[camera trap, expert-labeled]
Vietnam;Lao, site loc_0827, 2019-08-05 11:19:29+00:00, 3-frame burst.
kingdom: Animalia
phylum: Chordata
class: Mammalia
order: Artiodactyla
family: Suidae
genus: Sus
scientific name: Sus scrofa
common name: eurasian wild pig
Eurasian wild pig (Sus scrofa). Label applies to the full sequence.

INSTRUCTIONS TO FOLLOW: The response should consist of all the entries, copied without any alteration.

RESULT OF THE EXERCISE:
[camera trap, expert-labeled]
Vietnam;Lao, site loc_0827, 2019-08-05 11:19:29+00:00, 3-frame burst.
kingdom: Animalia
phylum: Chordata
class: Mammalia
order: Artiodactyla
family: Suidae
genus: Sus
scientific name: Sus scrofa
common name: eurasian wild pig
Eurasian wild pig (Sus scrofa). Label applies to the full sequence.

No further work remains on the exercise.